INPUT DATA:

◆ ◆ ◆ ◆ ◆

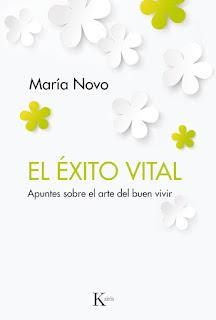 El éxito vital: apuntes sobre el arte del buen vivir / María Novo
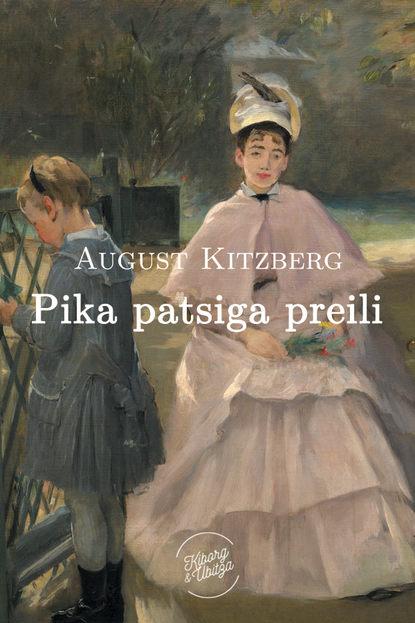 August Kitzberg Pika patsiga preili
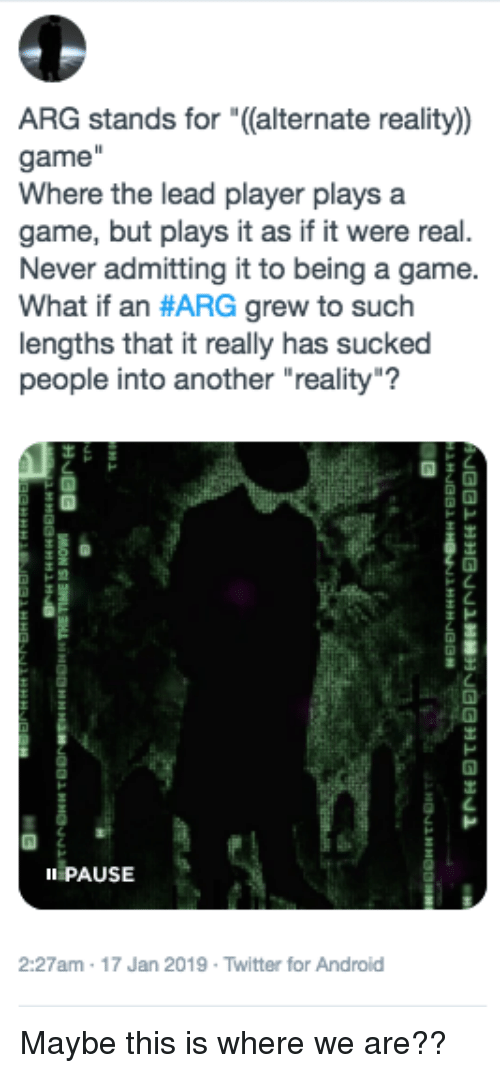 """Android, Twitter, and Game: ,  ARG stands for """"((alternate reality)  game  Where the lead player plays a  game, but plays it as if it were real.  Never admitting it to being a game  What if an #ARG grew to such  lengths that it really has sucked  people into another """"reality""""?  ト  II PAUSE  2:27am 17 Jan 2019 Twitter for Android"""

◆ ◆ ◆ ◆ ◆

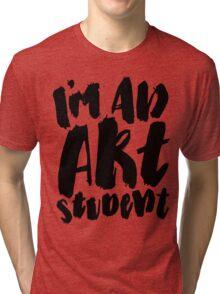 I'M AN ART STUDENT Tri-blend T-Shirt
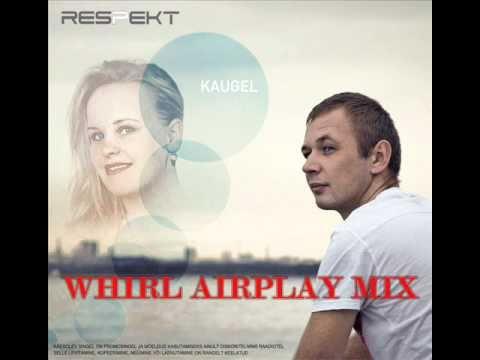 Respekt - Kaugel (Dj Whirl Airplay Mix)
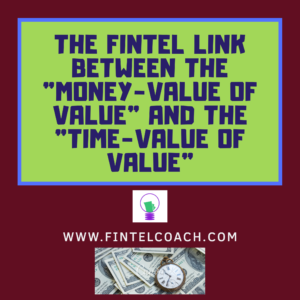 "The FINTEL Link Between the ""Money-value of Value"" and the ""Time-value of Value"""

◆ ◆ ◆ ◆ ◆

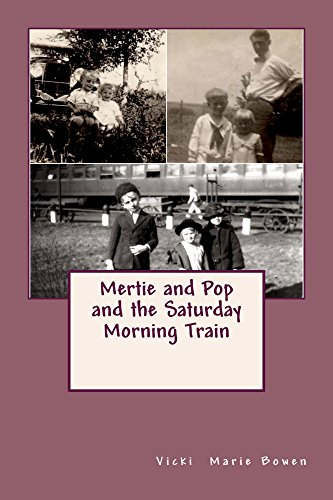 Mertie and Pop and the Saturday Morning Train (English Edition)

◆ ◆ ◆ ◆ ◆

ASSIGNMENT: The answer is those lines of the material above that run from the one containing "I'M AN ART STUDENT Tri-blend T-Shirt" up to and including the one containing "FINTEL Link Between", restated exactly and without images.

OUTPUT OF THE TASK:
 I'M AN ART STUDENT Tri-blend T-Shirt
 Respekt - Kaugel (Dj Whirl Airplay Mix)
 "The FINTEL Link Between the ""Money-value of Value"" and the ""Time-value of Value"""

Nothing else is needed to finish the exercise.